DATA SHOWN
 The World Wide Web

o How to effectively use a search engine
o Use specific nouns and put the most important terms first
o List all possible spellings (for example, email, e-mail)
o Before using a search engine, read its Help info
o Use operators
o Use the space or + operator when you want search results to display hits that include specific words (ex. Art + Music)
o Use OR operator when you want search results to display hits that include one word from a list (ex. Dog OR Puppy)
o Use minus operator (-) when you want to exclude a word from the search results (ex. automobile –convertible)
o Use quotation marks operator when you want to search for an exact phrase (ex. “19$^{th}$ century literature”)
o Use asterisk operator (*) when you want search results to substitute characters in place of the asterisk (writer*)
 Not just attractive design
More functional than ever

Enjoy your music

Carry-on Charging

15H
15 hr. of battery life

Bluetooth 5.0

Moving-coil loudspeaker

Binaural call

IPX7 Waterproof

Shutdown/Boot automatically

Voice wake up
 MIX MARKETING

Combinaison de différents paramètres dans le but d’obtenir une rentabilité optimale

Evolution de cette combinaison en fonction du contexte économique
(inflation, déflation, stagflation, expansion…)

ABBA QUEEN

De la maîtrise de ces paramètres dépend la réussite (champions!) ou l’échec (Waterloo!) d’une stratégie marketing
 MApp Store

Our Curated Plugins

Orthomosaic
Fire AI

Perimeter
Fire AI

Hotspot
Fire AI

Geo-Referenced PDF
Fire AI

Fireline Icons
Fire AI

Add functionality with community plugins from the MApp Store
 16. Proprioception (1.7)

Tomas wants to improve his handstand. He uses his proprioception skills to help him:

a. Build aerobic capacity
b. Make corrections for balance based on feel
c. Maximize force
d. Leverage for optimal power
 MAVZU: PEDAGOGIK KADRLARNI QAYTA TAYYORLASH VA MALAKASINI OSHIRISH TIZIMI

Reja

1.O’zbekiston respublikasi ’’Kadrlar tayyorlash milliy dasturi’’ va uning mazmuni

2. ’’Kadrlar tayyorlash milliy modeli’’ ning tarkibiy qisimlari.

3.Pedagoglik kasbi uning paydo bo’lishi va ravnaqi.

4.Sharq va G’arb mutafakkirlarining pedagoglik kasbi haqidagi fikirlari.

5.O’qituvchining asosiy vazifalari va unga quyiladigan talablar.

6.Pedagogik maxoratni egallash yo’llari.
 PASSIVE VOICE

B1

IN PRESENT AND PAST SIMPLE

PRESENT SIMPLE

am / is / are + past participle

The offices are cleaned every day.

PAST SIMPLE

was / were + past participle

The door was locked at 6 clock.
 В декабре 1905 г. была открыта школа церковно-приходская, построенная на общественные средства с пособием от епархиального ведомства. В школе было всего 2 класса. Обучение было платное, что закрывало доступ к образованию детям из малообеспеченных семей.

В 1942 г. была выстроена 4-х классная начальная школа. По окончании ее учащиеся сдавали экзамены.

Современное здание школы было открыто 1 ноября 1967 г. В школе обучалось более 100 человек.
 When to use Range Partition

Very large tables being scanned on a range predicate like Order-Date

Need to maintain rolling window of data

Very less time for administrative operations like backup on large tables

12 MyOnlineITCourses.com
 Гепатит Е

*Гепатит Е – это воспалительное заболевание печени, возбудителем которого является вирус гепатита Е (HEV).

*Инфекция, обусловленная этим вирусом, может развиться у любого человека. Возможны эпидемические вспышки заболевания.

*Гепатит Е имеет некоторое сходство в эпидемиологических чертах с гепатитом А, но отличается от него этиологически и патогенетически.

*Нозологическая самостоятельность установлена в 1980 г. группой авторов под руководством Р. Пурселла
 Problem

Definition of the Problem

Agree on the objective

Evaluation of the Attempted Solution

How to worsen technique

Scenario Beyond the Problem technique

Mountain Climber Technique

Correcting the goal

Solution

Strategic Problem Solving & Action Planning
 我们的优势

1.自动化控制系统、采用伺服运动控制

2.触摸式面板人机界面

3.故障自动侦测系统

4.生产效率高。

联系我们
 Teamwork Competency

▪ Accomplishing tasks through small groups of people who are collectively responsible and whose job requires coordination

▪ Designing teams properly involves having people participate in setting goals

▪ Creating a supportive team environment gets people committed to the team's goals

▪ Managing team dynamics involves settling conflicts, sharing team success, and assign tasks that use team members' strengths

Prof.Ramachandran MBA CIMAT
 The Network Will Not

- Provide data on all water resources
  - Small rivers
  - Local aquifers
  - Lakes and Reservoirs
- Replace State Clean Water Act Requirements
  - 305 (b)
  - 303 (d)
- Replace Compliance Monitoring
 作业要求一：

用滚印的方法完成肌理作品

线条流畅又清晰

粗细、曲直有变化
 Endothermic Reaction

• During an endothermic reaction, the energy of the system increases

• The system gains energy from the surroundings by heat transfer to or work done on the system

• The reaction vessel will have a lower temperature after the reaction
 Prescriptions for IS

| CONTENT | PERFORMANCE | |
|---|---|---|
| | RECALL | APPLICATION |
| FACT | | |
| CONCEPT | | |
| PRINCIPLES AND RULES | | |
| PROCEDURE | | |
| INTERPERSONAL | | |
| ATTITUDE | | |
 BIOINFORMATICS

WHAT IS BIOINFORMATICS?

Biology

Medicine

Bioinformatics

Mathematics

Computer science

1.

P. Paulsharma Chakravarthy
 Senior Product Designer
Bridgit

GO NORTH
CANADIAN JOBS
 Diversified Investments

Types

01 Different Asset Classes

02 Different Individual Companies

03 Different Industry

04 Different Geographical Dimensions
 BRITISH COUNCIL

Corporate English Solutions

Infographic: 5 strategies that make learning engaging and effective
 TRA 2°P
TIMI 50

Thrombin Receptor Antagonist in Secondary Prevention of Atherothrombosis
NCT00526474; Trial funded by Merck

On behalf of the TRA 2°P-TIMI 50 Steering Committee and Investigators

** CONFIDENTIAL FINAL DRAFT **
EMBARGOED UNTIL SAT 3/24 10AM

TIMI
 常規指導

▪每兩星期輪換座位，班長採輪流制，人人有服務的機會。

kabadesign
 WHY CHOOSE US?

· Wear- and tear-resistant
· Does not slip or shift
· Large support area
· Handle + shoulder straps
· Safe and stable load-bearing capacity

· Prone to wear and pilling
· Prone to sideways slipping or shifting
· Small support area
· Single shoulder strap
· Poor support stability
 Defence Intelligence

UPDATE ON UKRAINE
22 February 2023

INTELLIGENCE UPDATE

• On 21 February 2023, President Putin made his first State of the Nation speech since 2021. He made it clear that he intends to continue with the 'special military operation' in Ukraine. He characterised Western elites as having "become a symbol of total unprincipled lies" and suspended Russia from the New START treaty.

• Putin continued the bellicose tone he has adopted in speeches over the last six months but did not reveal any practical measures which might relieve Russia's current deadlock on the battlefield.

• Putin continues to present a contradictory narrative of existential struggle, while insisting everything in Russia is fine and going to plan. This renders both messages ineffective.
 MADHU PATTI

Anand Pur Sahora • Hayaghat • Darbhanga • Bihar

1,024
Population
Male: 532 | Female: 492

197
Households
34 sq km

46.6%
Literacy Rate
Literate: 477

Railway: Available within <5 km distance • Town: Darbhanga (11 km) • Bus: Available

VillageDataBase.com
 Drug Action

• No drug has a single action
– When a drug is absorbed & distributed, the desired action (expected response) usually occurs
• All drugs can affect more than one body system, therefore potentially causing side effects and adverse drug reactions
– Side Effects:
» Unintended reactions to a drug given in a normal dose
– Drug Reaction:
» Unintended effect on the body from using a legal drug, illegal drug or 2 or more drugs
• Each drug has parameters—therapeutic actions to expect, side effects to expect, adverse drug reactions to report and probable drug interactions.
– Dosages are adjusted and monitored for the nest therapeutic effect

WHAT TO DO
Would you please reproduce the records above exactly, only from their first line through the line holding "3.Pedagoglik kasbi uning", with both ends included?

SOLUTION FOR THIS EXERCISE
 The World Wide Web

o How to effectively use a search engine
o Use specific nouns and put the most important terms first
o List all possible spellings (for example, email, e-mail)
o Before using a search engine, read its Help info
o Use operators
o Use the space or + operator when you want search results to display hits that include specific words (ex. Art + Music)
o Use OR operator when you want search results to display hits that include one word from a list (ex. Dog OR Puppy)
o Use minus operator (-) when you want to exclude a word from the search results (ex. automobile –convertible)
o Use quotation marks operator when you want to search for an exact phrase (ex. “19$^{th}$ century literature”)
o Use asterisk operator (*) when you want search results to substitute characters in place of the asterisk (writer*)
 Not just attractive design
More functional than ever

Enjoy your music

Carry-on Charging

15H
15 hr. of battery life

Bluetooth 5.0

Moving-coil loudspeaker

Binaural call

IPX7 Waterproof

Shutdown/Boot automatically

Voice wake up
 MIX MARKETING

Combinaison de différents paramètres dans le but d’obtenir une rentabilité optimale

Evolution de cette combinaison en fonction du contexte économique
(inflation, déflation, stagflation, expansion…)

ABBA QUEEN

De la maîtrise de ces paramètres dépend la réussite (champions!) ou l’échec (Waterloo!) d’une stratégie marketing
 MApp Store

Our Curated Plugins

Orthomosaic
Fire AI

Perimeter
Fire AI

Hotspot
Fire AI

Geo-Referenced PDF
Fire AI

Fireline Icons
Fire AI

Add functionality with community plugins from the MApp Store
 16. Proprioception (1.7)

Tomas wants to improve his handstand. He uses his proprioception skills to help him:

a. Build aerobic capacity
b. Make corrections for balance based on feel
c. Maximize force
d. Leverage for optimal power
 MAVZU: PEDAGOGIK KADRLARNI QAYTA TAYYORLASH VA MALAKASINI OSHIRISH TIZIMI

Reja

1.O’zbekiston respublikasi ’’Kadrlar tayyorlash milliy dasturi’’ va uning mazmuni

2. ’’Kadrlar tayyorlash milliy modeli’’ ning tarkibiy qisimlari.

3.Pedagoglik kasbi uning paydo bo’lishi va ravnaqi.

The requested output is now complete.